**TEXT TO READ**
Advocacy for European digital sovereignty

Digital technology has become the new theatre of international conflicts between states but also with industrial players, as Edward Snowden revealed in his time on the surveillance practiced by the NSA. This is a new challenge facing States, economic players and citizens themselves, in order to preserve their digital sovereignty. Internet Governance should no longer be seen solely as an "a posteriori" regulation of the technological buildings put in place by industrialists, but rather as a co-design in which European citizens and companies should be involved in defining the norms and standards of these technologies. (1).
An 26 May European voters will vote to elect their representatives in the European Union Parliament. In a period of great political instability, the Union will be playing its future. Voters are expecting a vision and a direction to meet the many challenges of the future. Among these, digital technology has taken a unique and inescapable place. The EESC therefore encourages the European Union to make its model emerge.

**DATA EXTRACT**
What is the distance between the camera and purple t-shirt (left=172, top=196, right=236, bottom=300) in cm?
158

**EXERCISE A**
In the text on European digital sovereignty, who revealed the surveillance practiced by the NSA?
**EXERCISE B**
Update the text on European digital sovereignty. Write out the passage starting with "Advocacy for European" and going on through "these technologies. (1).", with "theatre" changed to "arena".

**FINAL ANSWER A**
Edward Snowden

**FINAL ANSWER B**
Advocacy for European digital sovereignty

Digital technology has become the new arena of international conflicts between states but also with industrial players, as Edward Snowden revealed in his time on the surveillance practiced by the NSA. This is a new challenge facing States, economic players and citizens themselves, in order to preserve their digital sovereignty. Internet Governance should no longer be seen solely as an "a posteriori" regulation of the technological buildings put in place by industrialists, but rather as a co-design in which European citizens and companies should be involved in defining the norms and standards of these technologies. (1).